For the Kimchee recipe I used, see post from 12-10-09
carla4 145

carla4 138

                                       Braised Beef with Peppers
serves 8 as banchan (side dish)

1# beef, cut in to pieces the size of stew meat
4c water
1c soy sauce - regular or lite salt
1/4c sugar
8 cloves garlic, peeled and smashed
hot chili peppers to taste

Simmer all ingredients until tender - about 11/2 hours.
Shred meat and serve in the broth.
**NOTE: if made with regular soy sauce, this is very salty. I don't care for really salty foods, so I used lite soy sauce. Shoyu may also be an option.

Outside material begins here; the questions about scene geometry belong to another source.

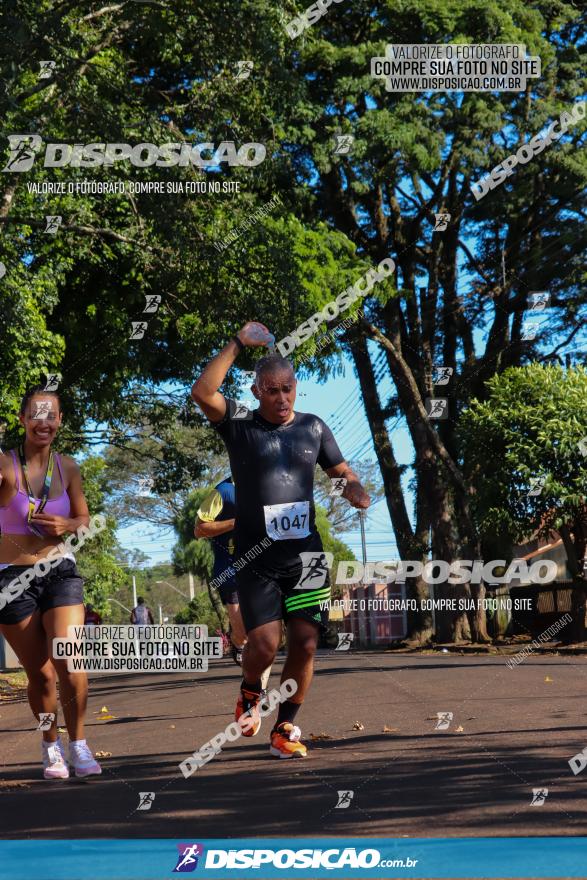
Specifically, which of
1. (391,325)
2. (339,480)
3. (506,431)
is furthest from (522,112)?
(339,480)

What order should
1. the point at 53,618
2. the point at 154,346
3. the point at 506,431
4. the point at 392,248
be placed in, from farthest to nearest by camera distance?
the point at 392,248, the point at 154,346, the point at 506,431, the point at 53,618

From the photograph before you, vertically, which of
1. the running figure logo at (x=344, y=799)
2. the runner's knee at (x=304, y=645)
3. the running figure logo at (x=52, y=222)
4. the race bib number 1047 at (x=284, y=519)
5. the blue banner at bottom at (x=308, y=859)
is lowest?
the running figure logo at (x=344, y=799)

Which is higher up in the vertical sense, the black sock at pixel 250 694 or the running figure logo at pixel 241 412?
the running figure logo at pixel 241 412

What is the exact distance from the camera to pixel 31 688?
625cm

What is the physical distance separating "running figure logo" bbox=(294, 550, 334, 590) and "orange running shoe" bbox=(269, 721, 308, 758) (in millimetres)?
755

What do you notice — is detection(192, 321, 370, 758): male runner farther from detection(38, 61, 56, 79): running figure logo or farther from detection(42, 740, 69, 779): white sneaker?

I think I might add just a bit of sesame oil to meat and serve with a bare minimum of broth.
*** This dish can be served with rice and the meat broth. I initially  was going to  wrap this in lettuce leaves, but did not, in the end. Instead, I mixed a little of the ssam jang into the meat and broth and that was GREAT. I really liked those flavors together and would use this as a main meat course in future.
                                      Ssam Jang
This condiment is highly variable. This is the version I made:

2T miso (Japanese soybean paste)
1/4c sriracha - should be a Korean chili paste, but can't be found in my neck of the woods, so I substituted
             recipe - see post12-27-09 for recipe.
(additional pepper, minced, to taste)
4 cloves garlic, minced
1/4c minced onion, green onions, chives, shallots - your choice
1T sesame oil
1T soy sauce
(water to thin, if needed)
1/2tsp sugar
1tsp mirin

Mix all ingredients and allow to sit at least 1 hour.
(I liked the flavors here - not sure I would try this recipe with Korean chili paste.)

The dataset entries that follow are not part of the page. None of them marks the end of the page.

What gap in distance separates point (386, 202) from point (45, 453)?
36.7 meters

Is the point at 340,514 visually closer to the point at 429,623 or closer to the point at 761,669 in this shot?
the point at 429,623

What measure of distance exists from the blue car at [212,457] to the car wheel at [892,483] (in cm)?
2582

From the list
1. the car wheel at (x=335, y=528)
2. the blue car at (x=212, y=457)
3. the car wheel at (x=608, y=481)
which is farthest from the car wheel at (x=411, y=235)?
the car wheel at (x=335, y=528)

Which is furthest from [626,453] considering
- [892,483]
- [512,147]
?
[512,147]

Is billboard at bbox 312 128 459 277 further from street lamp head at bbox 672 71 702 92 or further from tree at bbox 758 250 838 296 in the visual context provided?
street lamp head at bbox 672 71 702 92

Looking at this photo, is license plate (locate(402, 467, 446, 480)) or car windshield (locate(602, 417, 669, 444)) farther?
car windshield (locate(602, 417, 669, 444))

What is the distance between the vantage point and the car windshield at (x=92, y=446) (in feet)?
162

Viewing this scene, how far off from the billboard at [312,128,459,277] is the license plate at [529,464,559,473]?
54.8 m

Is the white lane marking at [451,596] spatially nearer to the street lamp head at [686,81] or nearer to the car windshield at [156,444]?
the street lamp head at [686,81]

                                       Black Soybeans
serves 4
1c black soybeans, canned goes much faster than soaking beans if you can find them. Canned beans can                            be  found at asian groceries or at some health food stores.
1c water
1/2 soy sauce - again, I prefer lite
1/2c sugar
1T sesame oil

Canned beans are pretty tender. I  heated beans in water, then added other ingredients and heated through at a simmer until heated through.

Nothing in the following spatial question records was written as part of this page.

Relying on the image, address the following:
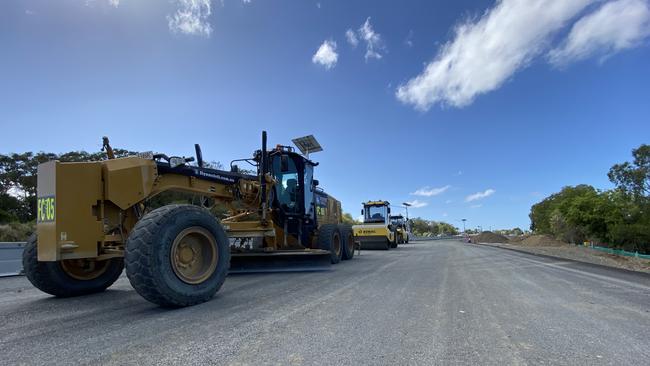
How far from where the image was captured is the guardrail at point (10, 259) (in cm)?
915

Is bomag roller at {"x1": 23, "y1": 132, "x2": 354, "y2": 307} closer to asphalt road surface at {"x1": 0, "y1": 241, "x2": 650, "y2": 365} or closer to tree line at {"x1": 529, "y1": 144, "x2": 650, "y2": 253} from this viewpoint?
asphalt road surface at {"x1": 0, "y1": 241, "x2": 650, "y2": 365}

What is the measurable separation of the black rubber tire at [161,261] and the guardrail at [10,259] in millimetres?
6468

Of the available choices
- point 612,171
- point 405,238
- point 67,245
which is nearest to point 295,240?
point 67,245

                                       Korean Pancake with Chicken
should give 2-3 pancakes

1/2c flour
1/2c water
1/4tsp salt
11/2T mirin (Japanese cooking wine that is sweet. Asian groceries and health food stores carry it)
1/2tsp soy sauce
1/2tsp sesame oil
1/4# chicken cut into matchsticks
1/2 bell pepper - choose all green or mix colors
1/4c shredded cabbage - I had regular cabbage, but use Napa if available

Marinate chicken in soy sauce, sesame oil and mirin for at least 30 minutes.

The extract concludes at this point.